Data listing:

§ §

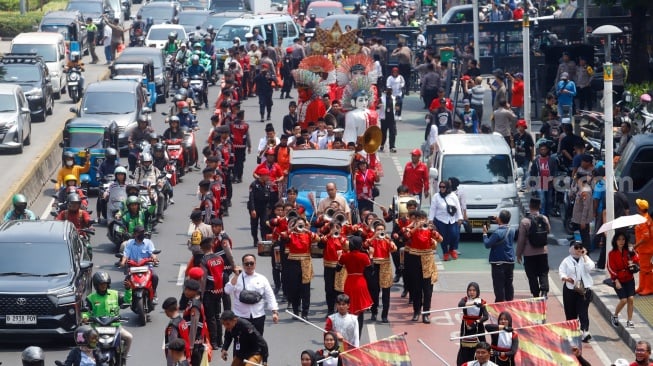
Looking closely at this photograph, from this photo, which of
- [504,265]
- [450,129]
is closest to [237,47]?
[450,129]

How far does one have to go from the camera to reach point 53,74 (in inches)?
1886

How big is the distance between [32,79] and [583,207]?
67.8ft

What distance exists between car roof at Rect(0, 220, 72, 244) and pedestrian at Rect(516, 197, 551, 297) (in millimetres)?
6482

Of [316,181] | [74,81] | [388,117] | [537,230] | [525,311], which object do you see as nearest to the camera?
[525,311]

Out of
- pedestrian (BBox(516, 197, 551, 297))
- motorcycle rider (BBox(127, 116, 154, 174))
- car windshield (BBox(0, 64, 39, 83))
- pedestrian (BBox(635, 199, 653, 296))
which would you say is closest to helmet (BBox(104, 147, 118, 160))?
motorcycle rider (BBox(127, 116, 154, 174))

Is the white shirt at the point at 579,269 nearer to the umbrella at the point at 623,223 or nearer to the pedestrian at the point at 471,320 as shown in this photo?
the umbrella at the point at 623,223

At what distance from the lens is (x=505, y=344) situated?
18938 millimetres

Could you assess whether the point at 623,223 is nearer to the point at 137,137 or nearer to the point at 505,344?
the point at 505,344

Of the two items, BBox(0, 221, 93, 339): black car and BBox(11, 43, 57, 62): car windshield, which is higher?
BBox(11, 43, 57, 62): car windshield

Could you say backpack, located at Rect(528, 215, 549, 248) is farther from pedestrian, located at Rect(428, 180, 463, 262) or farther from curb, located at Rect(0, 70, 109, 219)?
curb, located at Rect(0, 70, 109, 219)

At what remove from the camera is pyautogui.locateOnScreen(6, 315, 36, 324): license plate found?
22516mm

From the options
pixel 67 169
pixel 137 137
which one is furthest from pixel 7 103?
pixel 67 169

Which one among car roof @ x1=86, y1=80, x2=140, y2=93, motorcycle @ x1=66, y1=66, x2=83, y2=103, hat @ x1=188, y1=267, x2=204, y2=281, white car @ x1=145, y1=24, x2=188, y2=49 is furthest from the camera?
white car @ x1=145, y1=24, x2=188, y2=49

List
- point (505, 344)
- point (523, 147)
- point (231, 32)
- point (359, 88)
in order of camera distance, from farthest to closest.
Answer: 1. point (231, 32)
2. point (359, 88)
3. point (523, 147)
4. point (505, 344)
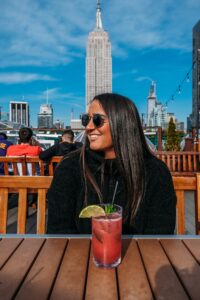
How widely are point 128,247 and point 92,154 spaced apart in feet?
2.01

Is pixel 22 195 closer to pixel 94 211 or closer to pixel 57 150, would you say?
pixel 94 211

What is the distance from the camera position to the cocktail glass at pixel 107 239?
865 mm

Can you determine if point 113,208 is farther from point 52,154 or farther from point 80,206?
point 52,154

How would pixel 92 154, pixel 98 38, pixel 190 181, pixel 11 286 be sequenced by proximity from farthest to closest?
pixel 98 38, pixel 190 181, pixel 92 154, pixel 11 286

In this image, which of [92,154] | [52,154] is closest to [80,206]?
[92,154]

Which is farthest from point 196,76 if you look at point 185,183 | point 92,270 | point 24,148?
point 92,270

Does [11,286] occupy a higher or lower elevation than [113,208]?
lower

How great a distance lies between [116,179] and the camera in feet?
4.64

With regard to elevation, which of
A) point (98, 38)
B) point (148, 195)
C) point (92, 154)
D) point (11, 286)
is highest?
point (98, 38)

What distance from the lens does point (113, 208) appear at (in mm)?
948

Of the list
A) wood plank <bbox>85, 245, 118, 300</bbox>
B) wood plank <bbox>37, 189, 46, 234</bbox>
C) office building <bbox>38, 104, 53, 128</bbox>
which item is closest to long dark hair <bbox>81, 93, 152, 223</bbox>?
wood plank <bbox>37, 189, 46, 234</bbox>

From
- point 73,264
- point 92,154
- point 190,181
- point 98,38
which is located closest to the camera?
point 73,264

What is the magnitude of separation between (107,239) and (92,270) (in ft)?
0.35

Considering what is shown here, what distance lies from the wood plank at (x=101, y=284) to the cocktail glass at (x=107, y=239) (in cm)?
4
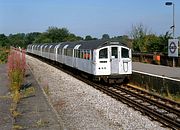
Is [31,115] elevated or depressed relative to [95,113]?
elevated

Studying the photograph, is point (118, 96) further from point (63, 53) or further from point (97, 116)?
point (63, 53)


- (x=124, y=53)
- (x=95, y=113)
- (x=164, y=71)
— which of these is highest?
(x=124, y=53)

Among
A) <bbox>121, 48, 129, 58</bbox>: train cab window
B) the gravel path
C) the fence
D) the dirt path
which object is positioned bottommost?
the gravel path

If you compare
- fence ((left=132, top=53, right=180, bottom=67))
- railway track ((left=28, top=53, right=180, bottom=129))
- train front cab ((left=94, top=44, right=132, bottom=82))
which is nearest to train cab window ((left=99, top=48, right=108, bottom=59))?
train front cab ((left=94, top=44, right=132, bottom=82))

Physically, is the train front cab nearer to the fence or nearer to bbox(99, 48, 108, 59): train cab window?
bbox(99, 48, 108, 59): train cab window

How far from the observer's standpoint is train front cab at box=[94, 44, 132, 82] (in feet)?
72.4

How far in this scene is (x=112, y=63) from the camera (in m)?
22.2

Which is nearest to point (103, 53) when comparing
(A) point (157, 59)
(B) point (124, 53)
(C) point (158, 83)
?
(B) point (124, 53)

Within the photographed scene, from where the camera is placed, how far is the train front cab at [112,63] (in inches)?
869

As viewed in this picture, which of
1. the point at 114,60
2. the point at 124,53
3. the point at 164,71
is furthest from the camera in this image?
the point at 164,71

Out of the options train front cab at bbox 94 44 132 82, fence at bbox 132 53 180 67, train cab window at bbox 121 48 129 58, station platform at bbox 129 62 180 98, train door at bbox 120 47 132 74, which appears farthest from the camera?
fence at bbox 132 53 180 67

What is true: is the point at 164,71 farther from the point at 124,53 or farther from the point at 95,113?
the point at 95,113

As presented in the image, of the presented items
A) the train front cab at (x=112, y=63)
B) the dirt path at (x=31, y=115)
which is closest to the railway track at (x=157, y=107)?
the train front cab at (x=112, y=63)

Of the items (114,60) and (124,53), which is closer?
(114,60)
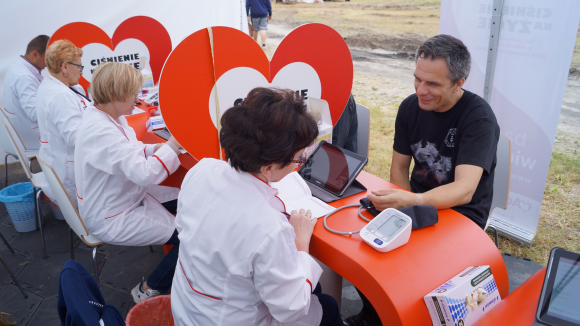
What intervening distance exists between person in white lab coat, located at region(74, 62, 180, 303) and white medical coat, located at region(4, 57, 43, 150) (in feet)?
5.25

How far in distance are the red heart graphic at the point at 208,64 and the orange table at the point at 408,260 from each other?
2.67 feet

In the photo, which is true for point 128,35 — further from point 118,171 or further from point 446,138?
point 446,138

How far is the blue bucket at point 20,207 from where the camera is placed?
2.94 metres

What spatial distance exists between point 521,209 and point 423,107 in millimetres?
1509

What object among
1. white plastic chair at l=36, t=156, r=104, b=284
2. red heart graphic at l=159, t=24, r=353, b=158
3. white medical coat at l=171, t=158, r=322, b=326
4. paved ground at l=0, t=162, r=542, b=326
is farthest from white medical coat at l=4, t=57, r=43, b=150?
white medical coat at l=171, t=158, r=322, b=326

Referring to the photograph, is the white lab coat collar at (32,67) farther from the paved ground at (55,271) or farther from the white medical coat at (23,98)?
the paved ground at (55,271)

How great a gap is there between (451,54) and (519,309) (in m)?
1.13

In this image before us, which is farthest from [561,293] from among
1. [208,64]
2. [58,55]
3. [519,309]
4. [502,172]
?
[58,55]

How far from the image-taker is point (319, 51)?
218 centimetres

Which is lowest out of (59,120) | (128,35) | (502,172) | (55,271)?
(55,271)

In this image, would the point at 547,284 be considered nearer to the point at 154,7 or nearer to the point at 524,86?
the point at 524,86

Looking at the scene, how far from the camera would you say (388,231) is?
138 centimetres

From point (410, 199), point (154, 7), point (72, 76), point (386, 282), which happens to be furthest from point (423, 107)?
point (154, 7)

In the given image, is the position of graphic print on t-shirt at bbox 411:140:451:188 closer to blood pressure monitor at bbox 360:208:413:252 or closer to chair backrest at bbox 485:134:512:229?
chair backrest at bbox 485:134:512:229
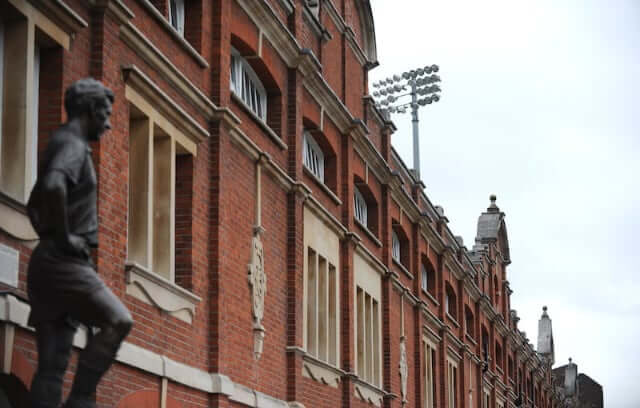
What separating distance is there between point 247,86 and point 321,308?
→ 218 inches

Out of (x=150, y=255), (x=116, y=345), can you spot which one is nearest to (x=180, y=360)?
(x=150, y=255)

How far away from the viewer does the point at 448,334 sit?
3919cm

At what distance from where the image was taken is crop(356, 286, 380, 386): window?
1129 inches

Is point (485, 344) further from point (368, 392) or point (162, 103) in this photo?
point (162, 103)

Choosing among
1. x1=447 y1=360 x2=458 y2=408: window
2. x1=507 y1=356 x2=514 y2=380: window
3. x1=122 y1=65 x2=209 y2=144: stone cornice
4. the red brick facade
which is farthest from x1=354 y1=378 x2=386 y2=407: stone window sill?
x1=507 y1=356 x2=514 y2=380: window

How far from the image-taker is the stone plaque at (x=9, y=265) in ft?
40.9

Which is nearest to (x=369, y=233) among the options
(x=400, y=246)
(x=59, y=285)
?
(x=400, y=246)

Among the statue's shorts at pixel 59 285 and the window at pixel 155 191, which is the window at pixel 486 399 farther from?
the statue's shorts at pixel 59 285

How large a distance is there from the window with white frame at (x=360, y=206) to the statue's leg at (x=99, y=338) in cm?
2058

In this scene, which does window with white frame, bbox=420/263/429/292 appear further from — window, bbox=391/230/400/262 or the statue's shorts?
the statue's shorts

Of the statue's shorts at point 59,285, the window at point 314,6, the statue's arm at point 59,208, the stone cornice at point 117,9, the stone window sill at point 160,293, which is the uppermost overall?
the window at point 314,6

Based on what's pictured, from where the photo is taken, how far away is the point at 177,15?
732 inches

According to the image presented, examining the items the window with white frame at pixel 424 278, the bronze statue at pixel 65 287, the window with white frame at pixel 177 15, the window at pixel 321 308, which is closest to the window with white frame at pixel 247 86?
the window with white frame at pixel 177 15

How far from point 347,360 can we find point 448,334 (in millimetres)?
13023
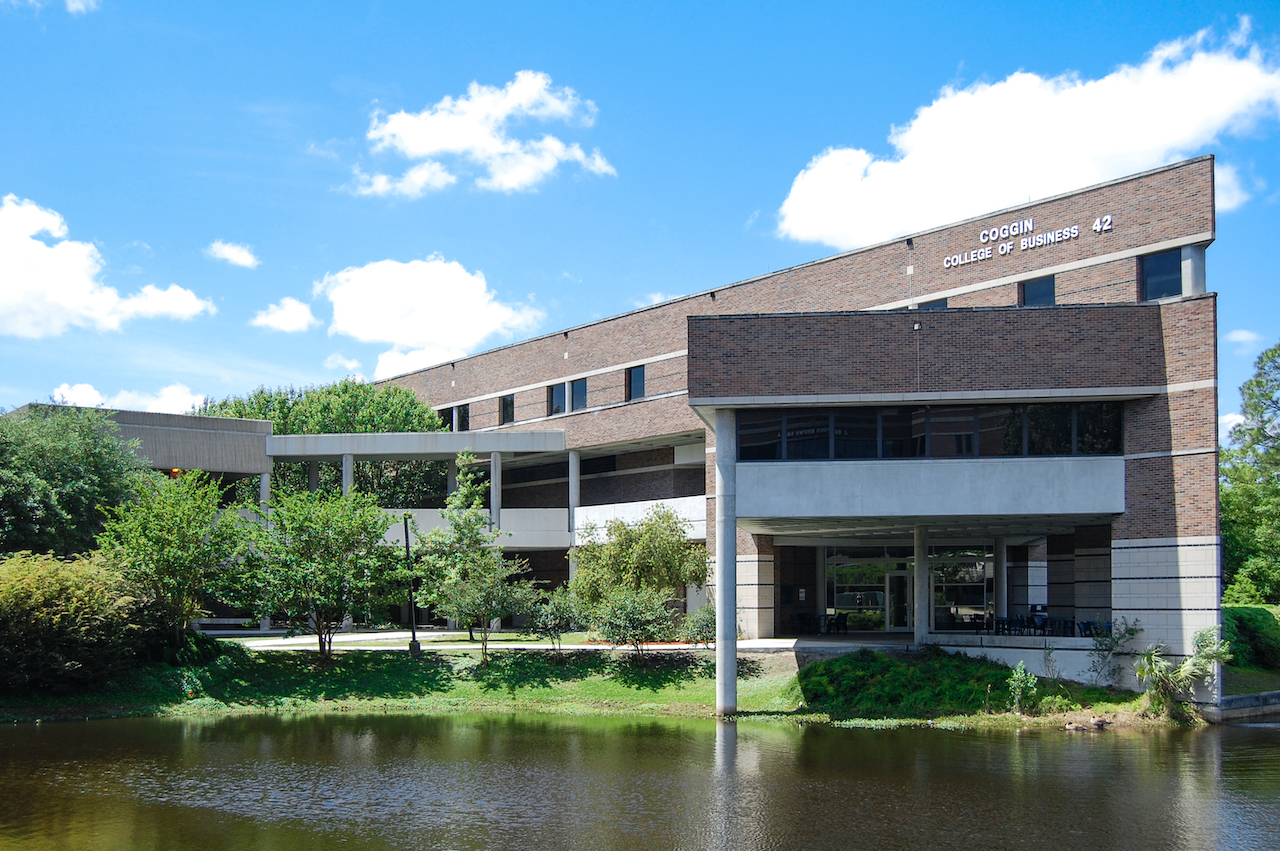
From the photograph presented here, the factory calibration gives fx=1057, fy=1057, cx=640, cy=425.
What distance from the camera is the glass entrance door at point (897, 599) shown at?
127ft

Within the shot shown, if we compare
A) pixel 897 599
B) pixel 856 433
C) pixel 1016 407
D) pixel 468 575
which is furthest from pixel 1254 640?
pixel 468 575

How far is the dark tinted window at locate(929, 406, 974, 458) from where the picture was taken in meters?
26.2

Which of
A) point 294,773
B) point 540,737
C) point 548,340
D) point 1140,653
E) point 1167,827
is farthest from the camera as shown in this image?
point 548,340

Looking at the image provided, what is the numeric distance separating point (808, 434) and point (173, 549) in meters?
18.3

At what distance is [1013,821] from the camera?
47.8 feet

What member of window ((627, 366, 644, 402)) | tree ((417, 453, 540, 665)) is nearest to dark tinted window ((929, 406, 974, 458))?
tree ((417, 453, 540, 665))

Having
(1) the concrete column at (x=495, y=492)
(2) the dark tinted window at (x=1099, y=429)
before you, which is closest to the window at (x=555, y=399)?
(1) the concrete column at (x=495, y=492)

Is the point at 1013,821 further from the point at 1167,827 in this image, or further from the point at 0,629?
the point at 0,629

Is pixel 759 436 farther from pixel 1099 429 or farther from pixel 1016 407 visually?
pixel 1099 429

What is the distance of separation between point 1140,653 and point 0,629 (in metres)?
27.9

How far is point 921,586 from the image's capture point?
96.5ft

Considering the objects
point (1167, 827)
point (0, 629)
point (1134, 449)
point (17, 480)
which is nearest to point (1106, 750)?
point (1167, 827)

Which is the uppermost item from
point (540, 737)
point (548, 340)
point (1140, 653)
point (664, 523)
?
point (548, 340)

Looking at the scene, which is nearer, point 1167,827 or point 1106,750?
point 1167,827
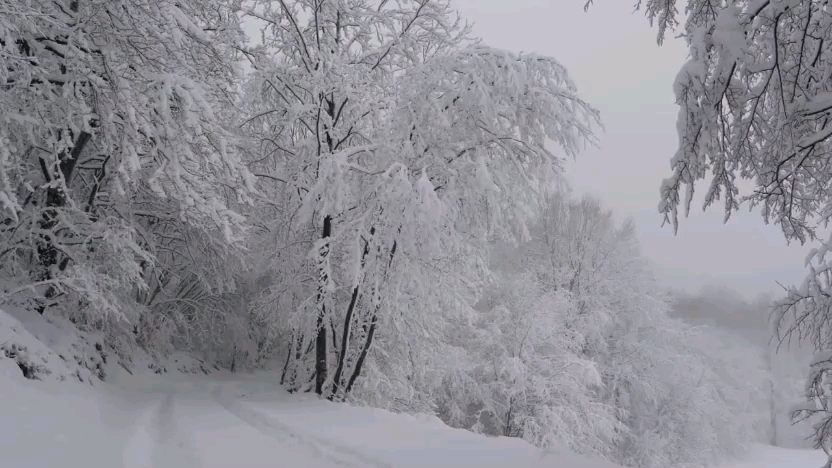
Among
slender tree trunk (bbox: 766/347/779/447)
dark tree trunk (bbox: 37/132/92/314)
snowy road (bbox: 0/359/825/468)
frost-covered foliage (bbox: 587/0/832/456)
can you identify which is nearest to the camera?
frost-covered foliage (bbox: 587/0/832/456)

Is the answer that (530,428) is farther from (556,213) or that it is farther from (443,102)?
(443,102)

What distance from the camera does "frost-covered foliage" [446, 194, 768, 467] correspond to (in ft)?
46.6

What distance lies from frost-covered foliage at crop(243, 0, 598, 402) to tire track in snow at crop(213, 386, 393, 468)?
2191 mm

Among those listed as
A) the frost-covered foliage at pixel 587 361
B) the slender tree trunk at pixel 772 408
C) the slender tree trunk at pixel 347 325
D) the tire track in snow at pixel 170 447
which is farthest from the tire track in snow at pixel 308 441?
the slender tree trunk at pixel 772 408

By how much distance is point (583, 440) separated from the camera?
1405cm

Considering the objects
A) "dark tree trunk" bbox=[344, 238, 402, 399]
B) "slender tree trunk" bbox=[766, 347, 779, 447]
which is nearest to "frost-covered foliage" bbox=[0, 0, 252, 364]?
"dark tree trunk" bbox=[344, 238, 402, 399]

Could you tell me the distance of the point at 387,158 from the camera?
28.0 feet

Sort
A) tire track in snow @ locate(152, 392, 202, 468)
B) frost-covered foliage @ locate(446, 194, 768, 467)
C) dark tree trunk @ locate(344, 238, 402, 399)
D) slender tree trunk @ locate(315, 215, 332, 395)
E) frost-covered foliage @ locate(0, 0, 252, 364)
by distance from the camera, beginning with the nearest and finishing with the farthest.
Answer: tire track in snow @ locate(152, 392, 202, 468) < frost-covered foliage @ locate(0, 0, 252, 364) < dark tree trunk @ locate(344, 238, 402, 399) < slender tree trunk @ locate(315, 215, 332, 395) < frost-covered foliage @ locate(446, 194, 768, 467)

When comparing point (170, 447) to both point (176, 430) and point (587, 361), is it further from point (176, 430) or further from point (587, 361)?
point (587, 361)

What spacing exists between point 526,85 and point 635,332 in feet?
41.2

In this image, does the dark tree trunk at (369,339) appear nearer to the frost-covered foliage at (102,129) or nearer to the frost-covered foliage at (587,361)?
the frost-covered foliage at (102,129)

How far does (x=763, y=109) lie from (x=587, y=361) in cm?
1177

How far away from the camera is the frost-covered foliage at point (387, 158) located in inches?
316

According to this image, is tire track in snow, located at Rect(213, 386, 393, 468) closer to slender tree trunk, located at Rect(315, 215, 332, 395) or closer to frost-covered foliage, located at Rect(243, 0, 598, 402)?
slender tree trunk, located at Rect(315, 215, 332, 395)
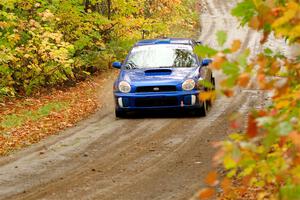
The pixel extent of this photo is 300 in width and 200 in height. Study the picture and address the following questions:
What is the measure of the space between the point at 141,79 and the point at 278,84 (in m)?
9.70

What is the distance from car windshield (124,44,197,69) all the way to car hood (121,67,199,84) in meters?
0.28

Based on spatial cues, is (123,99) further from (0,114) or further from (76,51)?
(76,51)

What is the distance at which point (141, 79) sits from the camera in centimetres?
A: 1219

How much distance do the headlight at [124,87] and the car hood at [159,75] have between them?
0.39 feet

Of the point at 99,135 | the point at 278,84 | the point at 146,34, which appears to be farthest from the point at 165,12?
the point at 278,84

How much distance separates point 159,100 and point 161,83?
0.39 meters

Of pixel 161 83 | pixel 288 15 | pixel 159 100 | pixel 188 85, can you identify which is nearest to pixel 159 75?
pixel 161 83

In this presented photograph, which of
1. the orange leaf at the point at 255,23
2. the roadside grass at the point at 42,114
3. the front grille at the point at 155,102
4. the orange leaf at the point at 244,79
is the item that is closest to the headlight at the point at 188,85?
the front grille at the point at 155,102

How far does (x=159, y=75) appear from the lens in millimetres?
12289

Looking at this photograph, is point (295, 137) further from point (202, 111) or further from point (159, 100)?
point (202, 111)

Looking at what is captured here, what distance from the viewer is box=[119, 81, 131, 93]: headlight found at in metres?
12.1

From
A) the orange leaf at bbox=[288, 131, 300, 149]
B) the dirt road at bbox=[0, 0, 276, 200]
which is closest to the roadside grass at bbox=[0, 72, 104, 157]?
the dirt road at bbox=[0, 0, 276, 200]

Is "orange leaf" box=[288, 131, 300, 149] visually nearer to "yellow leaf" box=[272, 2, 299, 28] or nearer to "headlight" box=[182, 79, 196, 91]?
"yellow leaf" box=[272, 2, 299, 28]

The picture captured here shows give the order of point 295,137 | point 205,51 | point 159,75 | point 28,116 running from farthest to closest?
point 28,116 < point 159,75 < point 205,51 < point 295,137
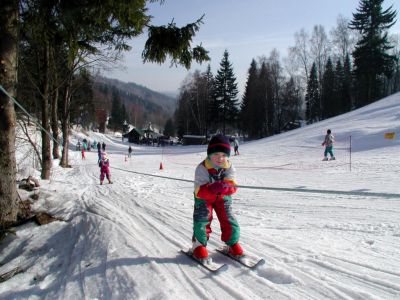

§ §

- [Exercise brief]
Pick out every line of the rows above that contains the string "motorcycle", matching case exactly, and copy each one.

- [Full response]
- motorcycle rider (BBox(127, 116, 154, 174))
motorcycle rider (BBox(127, 116, 154, 174))
Which one among car roof @ x1=86, y1=80, x2=140, y2=93, motorcycle @ x1=66, y1=66, x2=83, y2=103, hat @ x1=188, y1=267, x2=204, y2=281, white car @ x1=145, y1=24, x2=188, y2=49 is furthest from the camera?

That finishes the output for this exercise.